Splice the mainbrace and look out for the roaring forties.
Berthed by the Riverside Museum in Glasgow, in the former Queen’s Dock, is the SV (sailing vessel) Glenlee. Known locally simply as “The Tall Ship”, this is one of the last steel-hulled bulk cargo carriers around, one of only 5 Clyde-built sailing ships still afloat – and the only one in Britain. She is a barque – which, for the benefit of us landlubbers is not better than being a bite, but means, “a vessel with aftermost mast fore-and-aft rigged and remaining masts square rigged” (Concise Oxford Dictionary). So now you know.

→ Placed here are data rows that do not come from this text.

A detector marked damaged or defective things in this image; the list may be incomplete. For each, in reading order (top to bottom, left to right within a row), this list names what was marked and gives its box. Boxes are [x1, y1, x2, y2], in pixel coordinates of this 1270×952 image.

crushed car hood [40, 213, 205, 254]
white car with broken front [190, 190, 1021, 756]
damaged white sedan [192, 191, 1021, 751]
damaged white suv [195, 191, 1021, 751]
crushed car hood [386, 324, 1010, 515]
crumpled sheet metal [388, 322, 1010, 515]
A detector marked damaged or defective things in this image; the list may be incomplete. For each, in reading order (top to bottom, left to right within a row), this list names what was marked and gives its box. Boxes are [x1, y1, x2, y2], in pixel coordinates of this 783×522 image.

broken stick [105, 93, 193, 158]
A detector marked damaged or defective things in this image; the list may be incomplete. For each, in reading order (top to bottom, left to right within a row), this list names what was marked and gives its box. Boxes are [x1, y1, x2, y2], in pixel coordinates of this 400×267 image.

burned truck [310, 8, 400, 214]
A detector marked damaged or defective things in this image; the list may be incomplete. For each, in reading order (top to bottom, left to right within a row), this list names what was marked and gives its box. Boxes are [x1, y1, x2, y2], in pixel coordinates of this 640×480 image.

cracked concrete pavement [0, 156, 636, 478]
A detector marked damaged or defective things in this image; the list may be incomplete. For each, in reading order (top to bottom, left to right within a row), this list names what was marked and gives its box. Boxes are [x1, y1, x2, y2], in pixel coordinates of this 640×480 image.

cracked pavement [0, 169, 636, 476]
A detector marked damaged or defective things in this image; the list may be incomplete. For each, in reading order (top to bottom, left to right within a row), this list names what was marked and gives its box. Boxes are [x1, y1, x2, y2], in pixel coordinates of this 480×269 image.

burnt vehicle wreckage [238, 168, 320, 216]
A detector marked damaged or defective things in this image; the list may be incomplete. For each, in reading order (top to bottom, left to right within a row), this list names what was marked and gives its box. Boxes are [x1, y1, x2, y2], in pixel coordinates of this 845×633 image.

Launched in 1896, Glenlee sallied forth from home ports Glasgow, Dundee, Liverpool and London transporting cargoes such as grain and guano, across the seven seas. She sailed round the globe four times, had a brief spell under Italian ownership and from 1922-1969 was, renamed as the Galatea, a sail training ship for the Spanish Navy. In 1990, she was rediscovered, rotting, by British naval architect Dr Sir John Brown in Seville, where she had been laid up since 1981. The Clyde Maritime Trust paid 5 million pesetas (£40,000) in 1992, brought her home to Glasgow and spent six years restoring her. Amazingly, the original masts were found by the Spaniards, and donated back. The restorers have done a grand job, though I doubt the average person can begin to imagine what it must have been like, battling past Cape Horn, at the bottom end of South America, in ships like this a century or so ago.